---------- Source extract
The many jbig2-pictures stem from all the colors in the JB2-picture. DjVuToy translates those to separate images with their own color.

rmast commented 2 years ago

Especially take a look at the clearness of the background picture...

MerlijnWajer commented 2 years ago

So I've cleaned up the code a bit and am looking for some people to try and run it on their OCRMyPDF results. (Let's not focus on DjVu stuff here please, as I'm trying to make a tool that people can use based on existing/working code)

You'll need this build of archive-pdf-tools: https://github.com/internetarchive/archive-pdf-tools/actions/runs/2477636215 (just click on the artifact download link and pick the release for your os/python interpreter from the artifact.zip)

And then download this script: https://archive.org/~merlijn/pdfcomp.py

Use like so:

$ python pdfcomp.py /tmp/ocrmypdf.pdf /tmp/ocrmypdf_comp.pdf
Compression factor: 5.193651663405088

Some random notes...

$ grep -a Tess /tmp/ocrmypdf_comp.pdf
  /Creator (ocrmypdf 6.1.2 / Tesseract OCR-PDF 4.1.3)
<xmp:CreatorTool>ocrmypdf 6.1.2 / Tesseract OCR-PDF 4.1.3</xmp:CreatorTool></rdf:Description>
MerlijnWajer commented 2 years ago

(Sorry for the noise, another build for folks who don't have kdu_expand and kdu_compress)

I added another build here that doesn't rely on kakadu for JPEG2000, but rather on Pillow having JPEG2000 support: https://github.com/internetarchive/archive-pdf-tools/actions/runs/2477739599

Usage is the same. The only external requirement now that I know of is https://github.com/agl/jbig2enc - I can also build a version that doesn't need that either, but that will come at a compression cost. (I can make these flags to compress-pdf-images in the near future)
--------------------
Work to do:
• 1. In the PDF compression thread, what does the newer build rely on for JPEG2000 instead of kakadu?
• 2. Retype the part of the PDF compression thread that opens with the words containing "The many jbig2-pictures" and closes with "the background picture...".
• 3. Extend the PDF compression thread onward from the point where it stops.
The records that come next are not needed for anything here.
---------- Stored rows
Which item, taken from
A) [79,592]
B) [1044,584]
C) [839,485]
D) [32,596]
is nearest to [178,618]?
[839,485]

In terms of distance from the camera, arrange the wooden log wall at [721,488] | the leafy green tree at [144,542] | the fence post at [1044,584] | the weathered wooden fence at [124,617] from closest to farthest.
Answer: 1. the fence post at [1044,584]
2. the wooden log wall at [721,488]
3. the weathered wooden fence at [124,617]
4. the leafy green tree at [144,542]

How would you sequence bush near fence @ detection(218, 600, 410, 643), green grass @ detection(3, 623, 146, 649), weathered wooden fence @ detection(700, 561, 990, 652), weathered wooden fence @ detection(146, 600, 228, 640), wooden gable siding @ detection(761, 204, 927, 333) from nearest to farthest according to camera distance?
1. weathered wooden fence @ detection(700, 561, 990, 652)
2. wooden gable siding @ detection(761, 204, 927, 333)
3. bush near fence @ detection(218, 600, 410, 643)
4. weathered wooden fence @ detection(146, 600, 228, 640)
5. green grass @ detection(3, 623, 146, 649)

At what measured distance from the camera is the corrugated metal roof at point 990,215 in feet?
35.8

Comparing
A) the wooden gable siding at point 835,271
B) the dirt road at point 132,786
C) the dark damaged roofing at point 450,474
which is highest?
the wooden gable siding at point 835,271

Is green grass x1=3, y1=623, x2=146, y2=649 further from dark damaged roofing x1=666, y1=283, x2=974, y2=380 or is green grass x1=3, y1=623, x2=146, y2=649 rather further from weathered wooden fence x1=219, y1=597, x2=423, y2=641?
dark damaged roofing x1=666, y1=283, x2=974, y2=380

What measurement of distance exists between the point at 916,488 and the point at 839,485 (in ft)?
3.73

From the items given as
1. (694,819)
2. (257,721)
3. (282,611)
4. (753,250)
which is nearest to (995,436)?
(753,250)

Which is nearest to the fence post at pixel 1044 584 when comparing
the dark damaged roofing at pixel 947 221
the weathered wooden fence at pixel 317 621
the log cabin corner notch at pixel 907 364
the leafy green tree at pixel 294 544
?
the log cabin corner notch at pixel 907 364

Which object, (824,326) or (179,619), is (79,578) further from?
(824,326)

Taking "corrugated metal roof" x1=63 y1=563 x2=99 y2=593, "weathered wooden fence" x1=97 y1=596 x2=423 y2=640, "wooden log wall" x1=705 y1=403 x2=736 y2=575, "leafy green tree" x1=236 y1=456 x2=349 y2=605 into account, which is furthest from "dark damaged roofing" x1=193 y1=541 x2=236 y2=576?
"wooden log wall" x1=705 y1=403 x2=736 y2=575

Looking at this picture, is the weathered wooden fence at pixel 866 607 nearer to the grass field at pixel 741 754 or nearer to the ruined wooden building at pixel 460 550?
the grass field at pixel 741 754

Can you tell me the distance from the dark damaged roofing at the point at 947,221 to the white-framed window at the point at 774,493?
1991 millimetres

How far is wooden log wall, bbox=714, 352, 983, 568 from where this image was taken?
--------------------
Responses by task:
• 1. Pillow having JPEG2000 support.

• 2.
The many jbig2-pictures stem from all the colors in the JB2-picture. DjVuToy translates those to separate images with their own color.

rmast commented 2 years ago

Especially take a look at the clearness of the background picture...

• 3.
rmast commented 2 years ago

Again on a fresh Ubuntu 20 LTS image on Azure, and took the second download, as the first crashed:

sudo apt-get update
sudo apt-get install automake git libtool libpng-dev build-essential make ocrmypdf pip tesseract-ocr-nld
vi ~/.bashrc
export PATH=$PATH:/home/rmast/.local/bin
git clone https://github.com/DanBloomberg/leptonica.git
git clone https://github.com/agl/jbig2enc.git
cd leptonica/
git checkout v1.72
chmod +x configure
./configure
make
sudo make install
cd ../jbig2enc/
./autogen.sh
./configure
make
sudo make install
sudo ldconfig
cd ..
ls -al
pip install archive_pdf_tools-1.4.16-cp38-cp38-manylinux_2_5_x86_64.manylinux1_x86_64.manylinux_2_12_x86_64.manylinux2010_x86_64.whl
pip install lxml==4.6.5
wget https://archive.org/~merlijn/pdfcomp.py
ocrmypdf -l nld 'outputbase2-000-raar-effect-onderste-regel-didjvu zonder tekst.pdf' output_pdf
python3 pdfcomp.py output_pdf ocrmypdf_comp.pdf
Compression factor: 3.92140211978036

Input:

outputbase2-000-raar-effect-onderste-regel-didjvu zonder tekst.pdf

Output: ocrmypdf_comp.pdf

Result looks quite decent.

MerlijnWajer commented 2 years ago

If you're on Ubuntu, you can run apt-get install jbig2enc to get the package - that should save you from building leptonica and jbig2enc. Glad to hear it works, I think some knobs should probably added soon to control the compression ratio and compression tools being used.

jknockaert commented 2 years ago

Output: ocrmypdf_comp.pdf

Result looks quite decent.

This is still different from other optimisation techniques I've seen, where the same document would be cut up in a number of monochrome areas each encoded at 1bpp at a high resolution (300dpi). For this specific document you would only need three colours (black, grey and orange). With each area encoded at 300dpi you would get an excellent result (also allowing for crisp prints) and a very small pdf file size.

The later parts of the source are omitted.